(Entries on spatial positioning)
* start *

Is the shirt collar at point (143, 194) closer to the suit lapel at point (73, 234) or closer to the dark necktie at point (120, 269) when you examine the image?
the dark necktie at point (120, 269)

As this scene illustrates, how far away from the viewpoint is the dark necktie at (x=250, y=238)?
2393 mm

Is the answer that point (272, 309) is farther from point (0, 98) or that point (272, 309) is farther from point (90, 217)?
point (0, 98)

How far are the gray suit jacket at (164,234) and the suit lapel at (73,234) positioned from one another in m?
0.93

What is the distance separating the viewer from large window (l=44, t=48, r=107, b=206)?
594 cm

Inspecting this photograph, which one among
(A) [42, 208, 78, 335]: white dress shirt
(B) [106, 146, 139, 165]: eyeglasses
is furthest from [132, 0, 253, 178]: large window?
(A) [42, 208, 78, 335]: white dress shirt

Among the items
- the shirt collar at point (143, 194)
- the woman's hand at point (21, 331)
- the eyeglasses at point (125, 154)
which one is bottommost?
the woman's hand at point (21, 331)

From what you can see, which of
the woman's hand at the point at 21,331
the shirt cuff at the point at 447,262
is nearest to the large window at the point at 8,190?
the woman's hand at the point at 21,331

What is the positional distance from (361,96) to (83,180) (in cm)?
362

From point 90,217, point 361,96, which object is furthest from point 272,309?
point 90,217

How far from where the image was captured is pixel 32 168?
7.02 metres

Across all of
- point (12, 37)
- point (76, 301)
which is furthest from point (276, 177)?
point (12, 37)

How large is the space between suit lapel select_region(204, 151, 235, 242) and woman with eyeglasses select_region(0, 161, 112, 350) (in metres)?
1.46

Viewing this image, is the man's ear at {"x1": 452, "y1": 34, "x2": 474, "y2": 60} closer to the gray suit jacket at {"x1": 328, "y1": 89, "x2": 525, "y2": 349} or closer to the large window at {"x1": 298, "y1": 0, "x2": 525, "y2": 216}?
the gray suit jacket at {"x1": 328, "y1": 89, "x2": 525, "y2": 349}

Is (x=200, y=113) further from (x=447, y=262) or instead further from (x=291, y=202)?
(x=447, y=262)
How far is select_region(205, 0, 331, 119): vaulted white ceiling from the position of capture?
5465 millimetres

* end *

Directions =
Rewrite in full every line from the line with "How far is select_region(205, 0, 331, 119): vaulted" up to and including the last line. Multiply each distance given in an answer by 0.95 and round it to a whole number, with halves rounded up; leave every other number unchanged.

Task result =
How far is select_region(205, 0, 331, 119): vaulted white ceiling from the position of capture?
5192 millimetres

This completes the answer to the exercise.